Pourtant saluée par la presse professionnelle, la « tranquillité exemplaire »44 de la « méthode Fournier » semble faire l’objet de critiques qui contraignent le secrétaire à s’expliquer à plusieurs reprises sur le mode « tout n’est pas possible camarade et il faut savoir le comprendre »45 ou « Fougères n’a jamais été en retard »46. Plus précisément, la négociation des contrats est l’occasion de joutes entre les syndicats confédérés et les syndicats chrétiens47, ces derniers, et en particulier dans la chaussure, réclamant de participer aux négociations d’application de l’accord Matignon48 et de mettre ainsi un terme au monopole exercé en la matière par la CGT. Joseph Fournier s’oppose avec la plus grande vigueur à cette perspective, mettant en avant plusieurs arguments 49 :

  • la dualité de la représentation des salariés devant le patronat entrainerait une surenchère des revendications et une division des travailleurs devant un patronat uni,
  • toutes les sensibilités politiques et religieuses peuvent être accueillies et « abritées » dans la CGT,
  • le privilège de la signature est un héritage précieux des anciens, qui ont arraché de haute lutte au patronat, améliorations salariales et contrat collectif,
  • les dirigeants chrétiens sont d’anciens cégétistes50
  • la CFTC, répondant à l’évêque de Rodez, a trahi la grève des gantiers de Millau en 1934 au bout de plusieurs mois de lutte.

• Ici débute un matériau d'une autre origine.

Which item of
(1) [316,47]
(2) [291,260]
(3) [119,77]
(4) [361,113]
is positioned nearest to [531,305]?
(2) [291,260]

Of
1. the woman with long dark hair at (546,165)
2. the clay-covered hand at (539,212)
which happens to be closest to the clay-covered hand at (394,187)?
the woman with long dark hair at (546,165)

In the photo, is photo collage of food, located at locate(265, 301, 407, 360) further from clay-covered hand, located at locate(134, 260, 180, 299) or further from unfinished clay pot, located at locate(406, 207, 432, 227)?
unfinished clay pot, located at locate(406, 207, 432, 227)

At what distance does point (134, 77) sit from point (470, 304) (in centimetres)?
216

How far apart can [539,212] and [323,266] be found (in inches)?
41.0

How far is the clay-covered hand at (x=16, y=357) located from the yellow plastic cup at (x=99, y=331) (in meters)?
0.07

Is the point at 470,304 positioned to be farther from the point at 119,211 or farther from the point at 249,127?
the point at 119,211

Il n’empêche qu’avec la « méthode Fournier », d’autres accords locaux sont conclus « dans les meilleures conditions et dans le calme le plus parfait », pour les employé-es des Nouvelles Galeries51, des transports (chauffeurs, camionneurs, livreurs), les mécaniciens des garages et ateliers ainsi que les ouvriers du bâtiment52.

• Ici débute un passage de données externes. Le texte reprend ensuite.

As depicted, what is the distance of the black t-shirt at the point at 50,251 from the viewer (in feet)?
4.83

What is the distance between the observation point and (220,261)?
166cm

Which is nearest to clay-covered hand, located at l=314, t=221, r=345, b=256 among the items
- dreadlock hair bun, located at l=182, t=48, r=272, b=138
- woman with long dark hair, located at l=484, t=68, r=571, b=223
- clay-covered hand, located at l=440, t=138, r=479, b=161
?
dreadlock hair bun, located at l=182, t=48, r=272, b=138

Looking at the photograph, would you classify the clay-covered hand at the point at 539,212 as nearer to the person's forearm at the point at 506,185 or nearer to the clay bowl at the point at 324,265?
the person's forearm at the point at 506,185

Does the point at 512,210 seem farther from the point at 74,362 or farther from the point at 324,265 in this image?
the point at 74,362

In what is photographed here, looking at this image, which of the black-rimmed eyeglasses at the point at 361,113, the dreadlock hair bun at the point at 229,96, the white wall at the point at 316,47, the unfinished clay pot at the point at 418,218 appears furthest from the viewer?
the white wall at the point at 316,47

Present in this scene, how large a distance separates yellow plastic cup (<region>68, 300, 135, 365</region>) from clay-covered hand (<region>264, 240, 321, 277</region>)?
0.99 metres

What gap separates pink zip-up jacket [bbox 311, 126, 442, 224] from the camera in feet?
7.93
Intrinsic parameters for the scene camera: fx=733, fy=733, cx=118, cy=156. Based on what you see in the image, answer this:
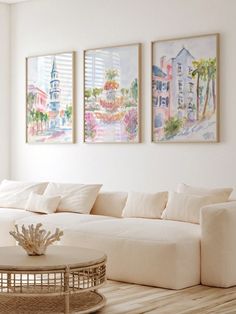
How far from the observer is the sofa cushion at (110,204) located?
7176 millimetres

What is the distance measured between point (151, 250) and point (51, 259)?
1.05 meters

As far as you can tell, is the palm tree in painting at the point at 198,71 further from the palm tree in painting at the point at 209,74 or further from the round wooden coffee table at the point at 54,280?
the round wooden coffee table at the point at 54,280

A la fin de l’année 1936, la moisson sociale s’avère donc fructueuse. Une série d’accords et de contrats collectifs locaux sont actés dans le bâtiment et chez les ouvriers des métaux. Chez les municipaux, des augmentations de salaire et l’annulation de la décision prise par le Conseil municipal de réduire de 5% les traitements à compter de juillet 1934 sont acquises. L’application des « récentes lois sociales » entraine la création de 9 emplois dans les services des hospices civils de Fougères53. Enfin, une revalorisation des indemnités versées par la caisse municipale aux chômeurs est obtenue suiteà l’intervention de Joseph Fournier, en sa qualité d’élu local54. Quant à la chaussure, le contrat collectif signé intègre les acquis de l’accord Matignon, les dispositions de la loi sur les congés payés, l’engagement de la discussion nationale sur les 40 heures, plus des améliorations annexes pour quelques services (coupe pour ce qui est notamment des jeunes ouvriers55 et rabattage, talons et bouts carrés56…). Au plan fédéral, la signature d’une convention collective nationale de la chaussure le 10 décembre 1936 laisse espérer un recul de la concurrence déloyale entre les différents centres de production. Par ailleurs, son application à Fougères par un accord du 24 décembre, entraîne des améliorations salariales « très appréciables »57 et détermine les modalités de l’élection des délégués d’usine58.

Groupe d'ouvriers. Sans lieu ni date. Collection particulière.

Remarquons toutefois que les revalorisations salariales obtenues, aussi significatives soient-elles (7 à 15%), sont à relativiser à un double titre : celles-ci ne compensent que partiellement les amputations subies par les revenus du travail depuis la crise de 1929 et elles seront en grande partie annihilées par la dévaluation et le rebond de l’inflation fin 1936 et au cours de l’année 1937.

Il n’empêche que les ouvrier-e-s fougerais-e-s de la chaussure prennent leurs premiers59 congés payés du 1er au 17 août et c’est cet acquis social qui demeure, encore de nos jours, le plus vivant dans la mémoire des survivants60. L’Ouest-Eclair se livrant à une petite enquête sur ce que font les ouvriers fougerais de ces vacances, rapporte quelques expressions de ces jours heureux : « Nous sommes montés quelques jours sur la côte de Carolles à Saint-Malo », « D’autres y ont seulement envoyés en délégation – quelques-uns des mioches », « Surtout nos fougerais sont allés taquiner les fritures. Les cars, vélos et trains ont chaque jour véhiculé en direction de la Sélune, de l’étang de Chatillon comme des rives du Couesnon les groupes familiaux », et puis, enfin, « on est allé casser la croûte en forêt où déjà les champignons lèvent la tête ou bien dans son courtil que tout fougerais aime parer »61. Et pour celles et ceux qui n’ont pas eu la chance ou les moyens de quitter la ville, rappelons que ce bel été 1936 est ponctué par le succès des fêtes populaires des syndicats, des coopérateurs et du Sport Ouvrier Fougerais62.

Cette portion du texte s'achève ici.